過蓋咬合(嚙み合わせが深い)の矯正とは?具体的な流れを解説します

こんにちは。東京都港区にあるピュアリオ歯科・矯正歯科のスタッフです。

噛み合わせが深い歯並びは、過蓋咬合(かがいこうごう)やディープバイトと呼ばれます。一般的に、上の前歯が下の前歯に覆い被さっている状態のことを指します。

この過蓋咬合の矯正治療は、歯の発育途中の子どもと大人で異なります。またワイヤー矯正やマウスピース矯正によっても異なります。

本記事では、過蓋咬合の矯正のポイントや具体的な流れについて解説します。

1. 過蓋咬合とは

噛み合わせが深い歯並びは、上の前歯が下の前歯に覆い被さり、下の前歯が見えない状態のことです。これに対し正常な嚙み合わせの状態は、上あごの前歯が3分の1から4分の1ほど下顎の前歯を覆っている状態です。

別名過蓋咬合(かがいこうごう)やディープバイト、クローズバイトと呼ばれます。

2. なぜ過蓋咬合になるの?

2-1. 上あごが過度に前に出てしまう

噛み合わせが深くなってしまう原因の一つが、上顎が過成長で長くなり前に出てしまうことです。また下あごが小さかったり、後退している場合も原因になります。

2-2. 虫歯等で奥歯を失ってしまった

奥歯を虫歯や強い衝撃などで失った場合、奥歯の高さに不整合が生じます。この状態が続いていると、前歯に負担がかかり、その結果過蓋咬合になる可能性があります。

2-3. 歯ぎしりなどの影響

歯ぎしりなや強く噛みしめる癖などの影響で、奥歯がすり減ることがあります。

3. 過蓋咬合の矯正治療について

過蓋咬合の矯正治療は、「噛み合わせの改善」と「歯のすり減りや顎関節への影響予防」、「歯列全体の審美性の向上」を目的に行います。

3-1. 過蓋咬合治療の3つのポイント

多くの過蓋咬合の治療では、「挺出」「圧下」「傾斜移動」を組み合わせて行います。「挺出」とは、歯を引き出していく治療方法です。一般的に、奥歯に顎間ゴム等をひっかける方法が活用されます。

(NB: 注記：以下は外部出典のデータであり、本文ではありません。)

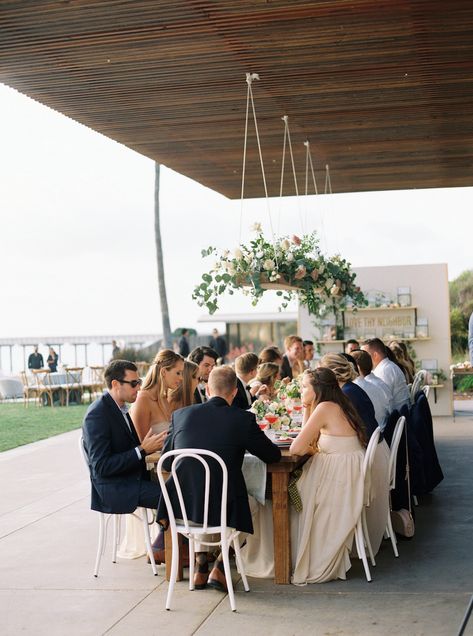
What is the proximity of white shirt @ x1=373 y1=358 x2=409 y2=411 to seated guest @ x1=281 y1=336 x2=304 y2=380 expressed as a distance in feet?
9.74

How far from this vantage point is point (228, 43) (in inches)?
251

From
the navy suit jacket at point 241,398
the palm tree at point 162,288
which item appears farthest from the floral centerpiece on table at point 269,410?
the palm tree at point 162,288

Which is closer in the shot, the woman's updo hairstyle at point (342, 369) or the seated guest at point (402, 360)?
the woman's updo hairstyle at point (342, 369)

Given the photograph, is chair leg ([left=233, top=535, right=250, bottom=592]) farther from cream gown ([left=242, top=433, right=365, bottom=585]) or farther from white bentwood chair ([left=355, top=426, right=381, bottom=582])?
white bentwood chair ([left=355, top=426, right=381, bottom=582])

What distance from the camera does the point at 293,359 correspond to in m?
12.0

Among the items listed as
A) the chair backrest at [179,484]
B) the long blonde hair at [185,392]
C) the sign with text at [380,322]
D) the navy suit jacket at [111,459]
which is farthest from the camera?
the sign with text at [380,322]

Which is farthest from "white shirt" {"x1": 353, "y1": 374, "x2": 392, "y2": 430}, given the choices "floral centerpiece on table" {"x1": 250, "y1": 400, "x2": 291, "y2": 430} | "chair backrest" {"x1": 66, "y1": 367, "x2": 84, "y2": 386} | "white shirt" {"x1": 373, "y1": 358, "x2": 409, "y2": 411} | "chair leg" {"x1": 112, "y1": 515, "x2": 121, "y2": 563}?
"chair backrest" {"x1": 66, "y1": 367, "x2": 84, "y2": 386}

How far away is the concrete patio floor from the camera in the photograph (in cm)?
486

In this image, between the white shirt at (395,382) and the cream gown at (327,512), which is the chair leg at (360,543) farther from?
the white shirt at (395,382)

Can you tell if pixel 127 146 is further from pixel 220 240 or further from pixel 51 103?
pixel 220 240

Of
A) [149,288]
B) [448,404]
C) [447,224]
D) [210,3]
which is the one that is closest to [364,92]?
[210,3]

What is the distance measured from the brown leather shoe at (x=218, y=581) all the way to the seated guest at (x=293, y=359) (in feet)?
21.4

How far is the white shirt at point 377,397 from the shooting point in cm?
766

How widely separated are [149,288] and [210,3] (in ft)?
188
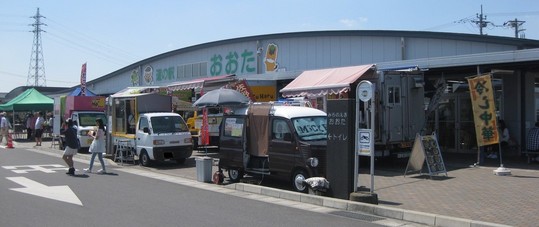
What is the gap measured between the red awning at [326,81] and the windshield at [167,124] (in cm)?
391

また「圧下」は、歯本体を歯肉の中に押し込んでいく治療方法です。一般的にはアンカースクリュー等を活用し、徐々に歯を沈めていきます。「傾斜移動」は、前歯を前方に傾かせて歯列弓を広げ、上と下の歯のかみ合わせを調整します。

3-2. ワイヤー矯正の流れ

過蓋咬合におけるワイヤー矯正のポイントを以下に記します。

3-2-1. バイトオープニング

歯列の高さを調整し、過度な咬み込みを緩和していきます。一般的には、バイトプレーンやエラスティック(ゴム)を使用します。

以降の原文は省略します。